* _GIVEN TEXT_
● ● ● ● ●

4 years ago | Likes 2 Dislikes 0

In the good old days YY/MM/DD was enough.

4 years ago | Likes 20 Dislikes 3

It still is, as long as you dont have anything from the last century, that is.. just shoving that problem to next century :p

4 years ago | Likes 2 Dislikes 1

Gah! Our file systems have been beaten by 200 years of history!

4 years ago | Likes 12 Dislikes 0

No kidding. This should be the format everyone uses. US format is stupid, EU is not so stupid but not as helpful. Probably should be dashes.

4 years ago | Likes 9 Dislikes 1

Definitely should be dashes. Or no separator. But *not* slashes, putting slashes in a filename is begging for trouble.

4 years ago | Likes 1 Dislikes 0

YYMD/YM/YD

4 years ago | Likes 3 Dislikes 0

How do you even sort trough files with MM/DD/YYYY?

4 years ago | Likes 2 Dislikes 0

As a video editor, we put the date before each project file like 210222 (22 Feb 2021)

4 years ago | Likes 1 Dislikes 0

What jobs are you all doing in 2021 that require you to physically sort through files?

4 years ago | Likes 2 Dislikes 1

Logs, database update scripts, etc...

4 years ago | Likes 1 Dislikes 0

Video Editor. Helpful for archiving and sharing assets with other coworkers.

4 years ago | Likes 3 Dislikes 0

Most desk jobs? We create & edit files quite often

4 years ago | Likes 4 Dislikes 0

Bah, unix timestamps all the way. That is, number of seconds since the Unix Epoch (January 1 1970 00:00:00 GMT).

4 years ago | Likes 1 Dislikes 0

As a SysAdmin, can confirm.

4 years ago | Likes 1 Dislikes 0

Pro tip: In Excel always use YYYY-MM-dd as cell value so every locals formatting will be applied

4 years ago | Likes 1 Dislikes 0

YY_MM_DD.

4 years ago | Likes 1 Dislikes 0

Yeah that's how I write out my files for video editing.

4 years ago | Likes 2 Dislikes 0

Yup, that’s why our filenames at work are all supposed to be: YYYYMMDD-Title-Security Classification. Not everyone follows this though.

● ● ● ● ●

* _DATA SECTION_

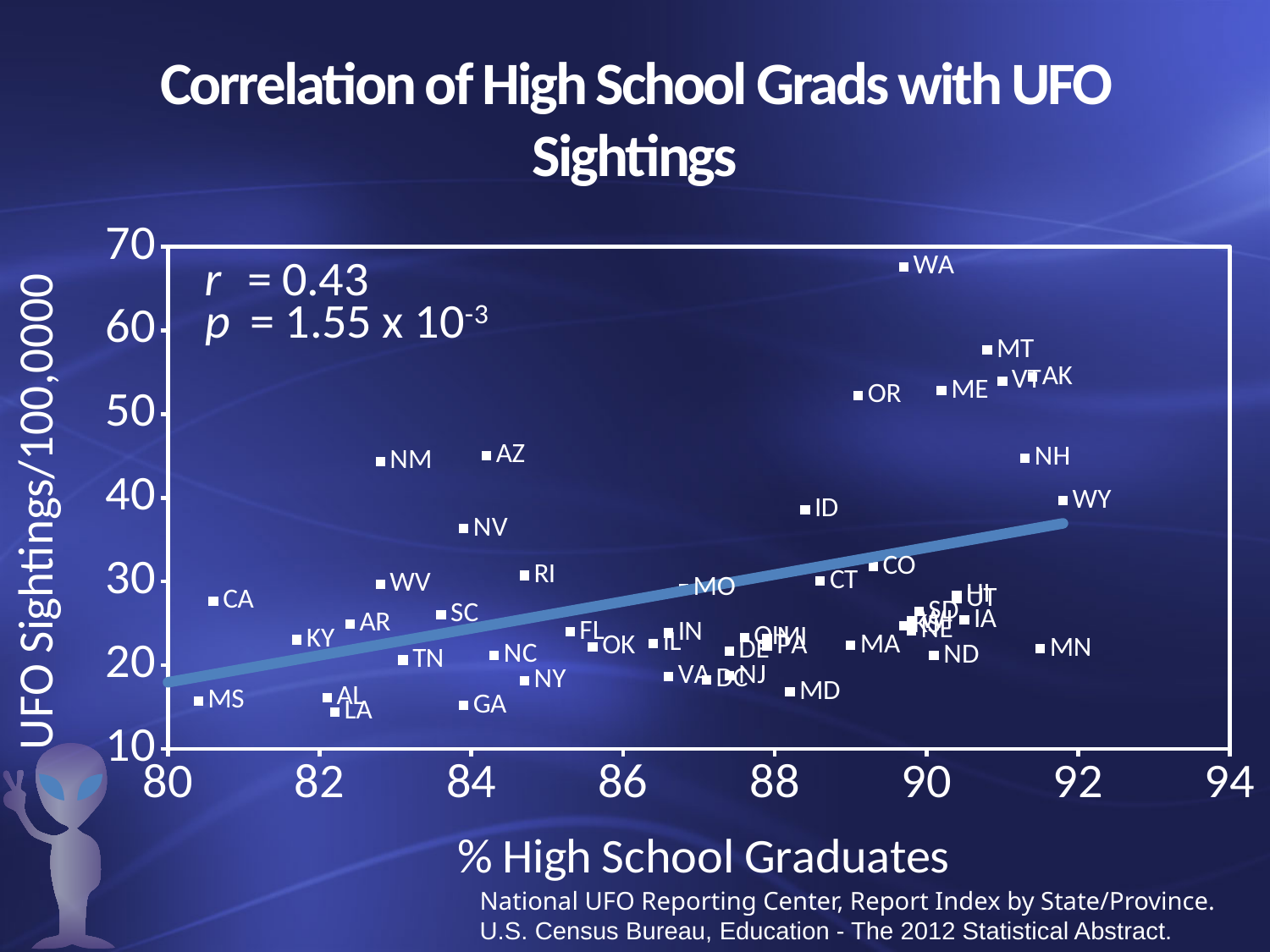
What correlation coefficient r is printed on the chart? 0.43 Does the trend line show UFO sightings rising or falling as % High School Graduates increases? rising Which has a higher UFO sightings value, OR or ID? OR Which state has the highest UFO sightings value on the chart? WA Which state has the lowest % High School Graduates value on the chart? MS Is the UFO sightings value for WA greater or less than 60? greater What kind of chart is shown on the slide? scatter chart Is the UFO sightings value for MS greater or less than 20? less Which has a higher UFO sightings value, WA or MT? WA Is the UFO sightings value for NM greater or less than 40? greater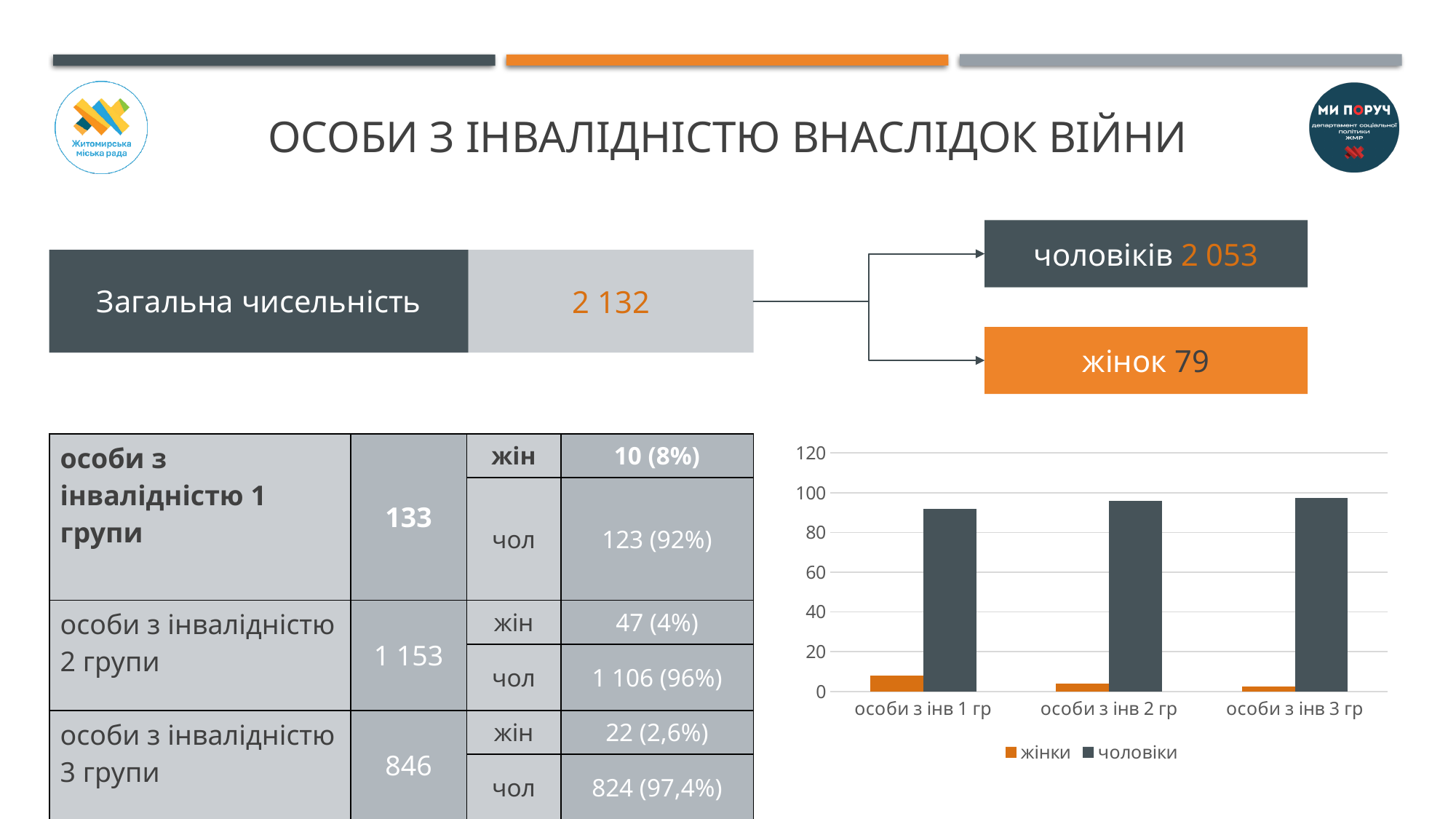
Which series in the bar chart is drawn in orange? жінки In the bar chart, is the value for жінки in особи з інв 3 гр greater or less than 20? less What kind of chart is shown on the right side of the slide? bar chart In the bar chart, do the values for жінки rise or fall from особи з інв 1 гр to особи з інв 3 гр? fall In the bar chart, is the value for чоловіки in особи з інв 1 гр greater or less than 80? greater In the bar chart, which is larger for особи з інв 2 гр: жінки or чоловіки? чоловіки In the bar chart, is the value for жінки in особи з інв 1 гр greater or less than 20? less What are the two legend entries of the bar chart? жінки, чоловіки How many categories are shown on the x axis of the bar chart? 3 How many series does the legend of the bar chart list? 2 In the bar chart, which category has the highest value for жінки? особи з інв 1 гр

● ● ● ● ●

* _APPLY WHAT YOU READ_
• 1. In the comment thread about date formats above:
(a) What date does the video editor's example "210222" stand for?
(b) According to one commenter, what is putting slashes in a filename?
(c) In the last comment, what pattern are filenames at work supposed to follow?
• 2. Carry on the comment thread about date formats in filenames, picking up right after its last comment.

* _RESPONSE LIST_
• 1.
(a) 22 Feb 2021.
(b) Begging for trouble.
(c) YYYYMMDD-Title-Security Classification.

• 2.
4 years ago | Likes 1 Dislikes 0

Yes. But the american system is just that but the year moved to the end. It's not as crazy as people make it out to be

4 years ago | Likes 3 Dislikes 1

Then move it back so it makes sense

4 years ago | Likes 1 Dislikes 1

So like.... "MM-DD hh:mm:ss.mmm YYYY"? That really WOULD be crazy. But no, US format inserts it randomly in the middle, which is also crazy.

4 years ago | Likes 2 Dislikes 2

Not even sure what you are on about other than planned obtuseness

4 years ago | Likes 3 Dislikes 0

Calling out that the claim is false: it's not "just" moved to the end, and it's exactly as crazy as people are making it out to be.

4 years ago | Likes 2 Dislikes 2

YYYY-MM-DD vs MM-DD-YYYY. Get your eyes checked hombre

4 years ago | Likes 2 Dislikes 1

Gross

4 years ago | Likes 1 Dislikes 0

Year, month, day, hour, minute, second. It's too logical.

4 years ago | Likes 1 Dislikes 0

I like YY.MM.DD as long as you aren't dealing with files old enough to drink.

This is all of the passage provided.